January 16, 2014 seemed to mark a turning point in the long rankling controversy and the almost two-decade-long stalemate. The celebration of the Day of Judaism and the uncovering of the controversial painting with a proper and prominently displayed description was greeted with a sigh of relief by all. Due credit was given to Sandomierz Bishop Krzysztof Nitkiewicz,and Chief Rabbi of Poland Michael Schudrich who called the unveiling of the controversial painting and the new plaque “a wise solution,” and emphasized that Jewish-Catholic relations had never been better than they were now. To be sure, those efforts at rapprochement have been taking place since the Second Vatican Council, and for the last two decades or so in Poland, but in Sandomierz, they had never succeeded in breaking the stalemate. And here a case can be made for historians lending a hand in difficult to overcome situations. (Full disclosure, I was one of the participating historians in Sandomierz.)

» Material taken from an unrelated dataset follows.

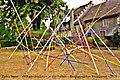 Pedro Meier Skulptur »Mikado-Skulptur in vier Farben« 2018. Altes Zeughaus, Obertor, Bremgarten AG. Skulpturenweg. Foto © Pedro Meier Multimedia Artist.jpg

A year before the historic celebration of the Day of Judaism in Sandomierz, a smaller gathering took place just steps from the Cathedral. Scholars from Poland and the United States discussed questions of the history and historiography of Jewish-Christian relations, Jews in Christian art, and the local context for the divisive painting, in a symposium called “Jewish-Christian Relations in History, Memory, and Art: European Context for the Paintings in the Sandomierz Cathedral.” The symposium was a fruit of an unprecedented collaboration between the Diocese of Sandomierz, and especially Bishop Nitkiewicz, and an American academic institution. After meeting the bishop in the summer of 2012, we began planning the symposium, co-sponsored by my home institution, Wesleyan University. On a cold January day in 2013, when the cobbled streets of the beautiful town were lightly covered by snow, we traced Sandomierz iconography to its Italian roots, notably to the history and iconography of Christian martyrologies, and to the iconography of the most notorious example of a blood libel, the 1475 case of Simon of Trent. What the symposium succeeded in doing was to help untangle the past from the present and find language to discuss the painting openly, as a work of its time and place.
A year later, the young clerics would sing Hebrew songs, and a bishop would deliver a moving homily marking the Day of Judaism 2014 — in the very cathedral that had been a source of tension for years.
Magda Teter is a professor of history and Jewish Studies at Wesleyan University.